→ Порядок работы:
Представьте все записи ниже в виде JSON-списка строк, по одной строке на каждую строку текста, без пустых строк. Изображения в ответ не включайте.

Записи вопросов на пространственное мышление
◇ ◇ ◇ ◇
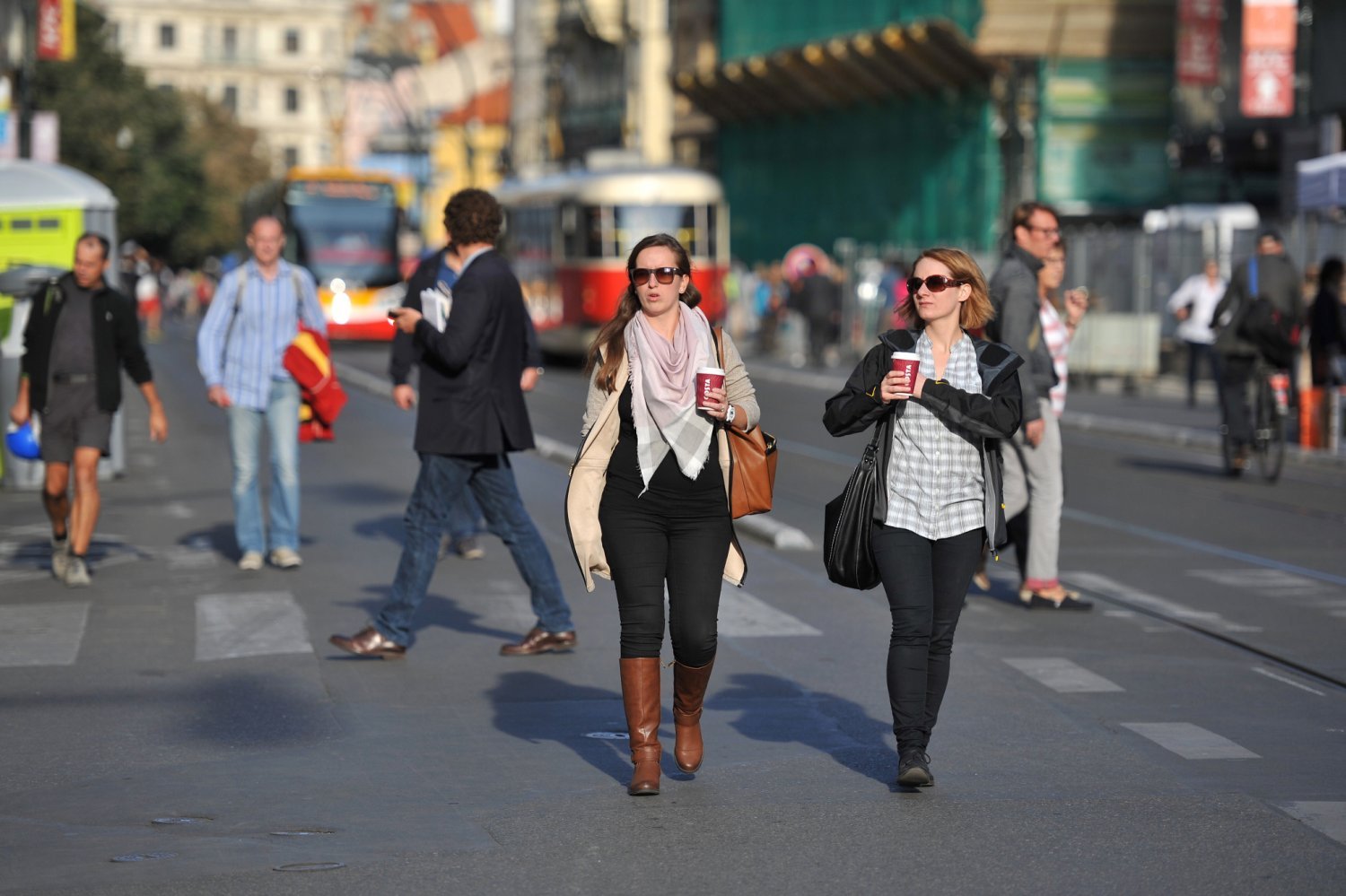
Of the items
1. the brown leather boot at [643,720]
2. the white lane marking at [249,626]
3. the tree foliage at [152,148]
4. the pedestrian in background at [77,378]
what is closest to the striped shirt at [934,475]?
the brown leather boot at [643,720]

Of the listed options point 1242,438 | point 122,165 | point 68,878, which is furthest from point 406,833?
point 122,165

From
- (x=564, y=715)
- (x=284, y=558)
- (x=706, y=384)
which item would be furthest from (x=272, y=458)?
(x=706, y=384)

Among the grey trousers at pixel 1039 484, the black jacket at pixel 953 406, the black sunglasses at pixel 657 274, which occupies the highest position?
the black sunglasses at pixel 657 274

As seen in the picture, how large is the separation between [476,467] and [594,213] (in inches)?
1097

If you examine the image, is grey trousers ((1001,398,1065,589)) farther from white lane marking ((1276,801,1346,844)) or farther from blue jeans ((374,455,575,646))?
white lane marking ((1276,801,1346,844))

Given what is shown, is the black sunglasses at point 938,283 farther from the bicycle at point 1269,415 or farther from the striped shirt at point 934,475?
the bicycle at point 1269,415

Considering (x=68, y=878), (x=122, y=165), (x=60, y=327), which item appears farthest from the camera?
(x=122, y=165)

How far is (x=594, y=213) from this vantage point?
3703 cm

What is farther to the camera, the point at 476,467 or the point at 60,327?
the point at 60,327

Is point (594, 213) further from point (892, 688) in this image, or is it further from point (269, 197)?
point (892, 688)

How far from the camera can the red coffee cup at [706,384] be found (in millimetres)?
6293

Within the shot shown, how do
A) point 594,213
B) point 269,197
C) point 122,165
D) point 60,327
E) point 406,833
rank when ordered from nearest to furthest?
1. point 406,833
2. point 60,327
3. point 594,213
4. point 269,197
5. point 122,165

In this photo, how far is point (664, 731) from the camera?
7.83m

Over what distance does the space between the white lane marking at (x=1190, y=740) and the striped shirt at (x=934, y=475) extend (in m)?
1.29
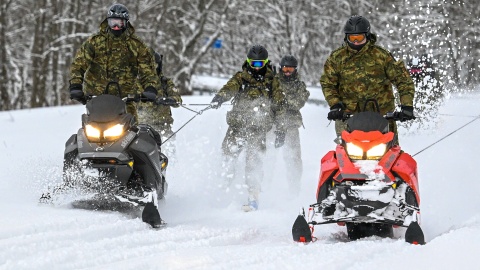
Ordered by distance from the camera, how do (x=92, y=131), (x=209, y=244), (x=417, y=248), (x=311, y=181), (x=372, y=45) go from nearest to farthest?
(x=417, y=248)
(x=209, y=244)
(x=92, y=131)
(x=372, y=45)
(x=311, y=181)

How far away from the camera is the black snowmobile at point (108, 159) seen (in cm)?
643

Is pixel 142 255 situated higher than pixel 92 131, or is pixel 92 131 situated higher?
pixel 92 131

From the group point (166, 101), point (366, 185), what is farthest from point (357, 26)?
point (166, 101)

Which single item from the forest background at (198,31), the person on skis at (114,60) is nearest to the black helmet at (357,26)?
the person on skis at (114,60)

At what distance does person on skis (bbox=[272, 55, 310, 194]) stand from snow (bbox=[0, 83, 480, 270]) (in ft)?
0.99

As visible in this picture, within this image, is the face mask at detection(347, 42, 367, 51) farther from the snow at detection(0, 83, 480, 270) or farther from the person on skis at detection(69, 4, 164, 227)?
the person on skis at detection(69, 4, 164, 227)

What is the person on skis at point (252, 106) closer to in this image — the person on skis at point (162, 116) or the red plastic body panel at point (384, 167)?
the person on skis at point (162, 116)

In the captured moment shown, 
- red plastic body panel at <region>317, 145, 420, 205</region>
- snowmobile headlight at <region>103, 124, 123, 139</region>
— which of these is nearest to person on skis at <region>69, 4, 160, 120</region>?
snowmobile headlight at <region>103, 124, 123, 139</region>

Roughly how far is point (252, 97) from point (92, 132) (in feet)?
10.2

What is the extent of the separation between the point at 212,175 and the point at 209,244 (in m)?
4.24

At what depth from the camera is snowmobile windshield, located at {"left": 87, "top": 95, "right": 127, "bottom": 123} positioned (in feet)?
21.4

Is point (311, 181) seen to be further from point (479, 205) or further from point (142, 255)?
point (142, 255)

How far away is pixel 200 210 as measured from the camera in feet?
26.7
◇ ◇ ◇ ◇
→ Готовое решение:
[
  "Of the items",
  "1. the brown leather boot at [643,720]",
  "2. the white lane marking at [249,626]",
  "3. the tree foliage at [152,148]",
  "4. the pedestrian in background at [77,378]",
  "what is closest to the striped shirt at [934,475]?",
  "the brown leather boot at [643,720]",
  "Of the listed options point 1242,438 | point 122,165 | point 68,878, which is furthest from point 406,833?",
  "point 122,165",
  "From",
  "- (x=564, y=715)",
  "- (x=284, y=558)",
  "- (x=706, y=384)",
  "which item would be furthest from (x=272, y=458)?",
  "(x=706, y=384)",
  "Among the grey trousers at pixel 1039 484, the black jacket at pixel 953 406, the black sunglasses at pixel 657 274, which occupies the highest position?",
  "the black sunglasses at pixel 657 274",
  "As seen in the picture, how large is the separation between [476,467] and [594,213] (in inches)?",
  "1097",
  "If you examine the image, is grey trousers ((1001,398,1065,589)) farther from white lane marking ((1276,801,1346,844)) or farther from blue jeans ((374,455,575,646))?",
  "white lane marking ((1276,801,1346,844))",
  "Given what is shown, is the black sunglasses at point 938,283 farther from the bicycle at point 1269,415 or farther from the striped shirt at point 934,475?",
  "the bicycle at point 1269,415",
  "Considering (x=68, y=878), (x=122, y=165), (x=60, y=327), which item appears farthest from the camera?",
  "(x=122, y=165)",
  "How far is (x=594, y=213) from this vantage point?",
  "3703 cm",
  "What is farther to the camera, the point at 476,467 or the point at 60,327?",
  "the point at 60,327",
  "Is point (594, 213) further from point (892, 688) in this image, or is it further from point (269, 197)?",
  "point (892, 688)",
  "How far from the camera can the red coffee cup at [706,384] be found (in millimetres)?",
  "6293",
  "Within the shot shown, how do",
  "A) point 594,213",
  "B) point 269,197",
  "C) point 122,165",
  "D) point 60,327",
  "E) point 406,833",
  "rank when ordered from nearest to furthest?",
  "1. point 406,833",
  "2. point 60,327",
  "3. point 594,213",
  "4. point 269,197",
  "5. point 122,165",
  "In this photo, how far is point (664, 731) from the camera?",
  "7.83m",
  "Over what distance does the space between the white lane marking at (x=1190, y=740) and the striped shirt at (x=934, y=475) extend (in m)?",
  "1.29",
  "Ordered by distance from the camera, how do (x=92, y=131), (x=209, y=244), (x=417, y=248), (x=311, y=181), (x=372, y=45) go from nearest to farthest?",
  "(x=417, y=248)",
  "(x=209, y=244)",
  "(x=92, y=131)",
  "(x=372, y=45)",
  "(x=311, y=181)",
  "How far away from the camera is the black snowmobile at point (108, 159) seen (in cm)?",
  "643",
  "Is pixel 142 255 situated higher than pixel 92 131, or is pixel 92 131 situated higher?",
  "pixel 92 131",
  "From the group point (166, 101), point (366, 185), what is farthest from point (357, 26)?",
  "point (166, 101)",
  "Which single item from the forest background at (198,31), the person on skis at (114,60) is nearest to the black helmet at (357,26)?",
  "the person on skis at (114,60)",
  "At what distance does person on skis (bbox=[272, 55, 310, 194]) stand from snow (bbox=[0, 83, 480, 270]) (in ft)?",
  "0.99",
  "As visible in this picture, within this image, is the face mask at detection(347, 42, 367, 51) farther from the snow at detection(0, 83, 480, 270) or farther from the person on skis at detection(69, 4, 164, 227)?",
  "the person on skis at detection(69, 4, 164, 227)",
  "What is the person on skis at point (252, 106) closer to in this image — the person on skis at point (162, 116) or the red plastic body panel at point (384, 167)?",
  "the person on skis at point (162, 116)",
  "In the captured moment shown, ",
  "- red plastic body panel at <region>317, 145, 420, 205</region>",
  "- snowmobile headlight at <region>103, 124, 123, 139</region>",
  "— which of these is nearest to person on skis at <region>69, 4, 160, 120</region>?",
  "snowmobile headlight at <region>103, 124, 123, 139</region>",
  "Roughly how far is point (252, 97) from point (92, 132) (in feet)?",
  "10.2",
  "What is the extent of the separation between the point at 212,175 and the point at 209,244 (in m)?",
  "4.24",
  "At what depth from the camera is snowmobile windshield, located at {\"left\": 87, \"top\": 95, \"right\": 127, \"bottom\": 123} positioned (in feet)?",
  "21.4",
  "Is point (311, 181) seen to be further from point (479, 205) or further from point (142, 255)?",
  "point (142, 255)",
  "How far away is pixel 200 210 as measured from the camera in feet?",
  "26.7"
]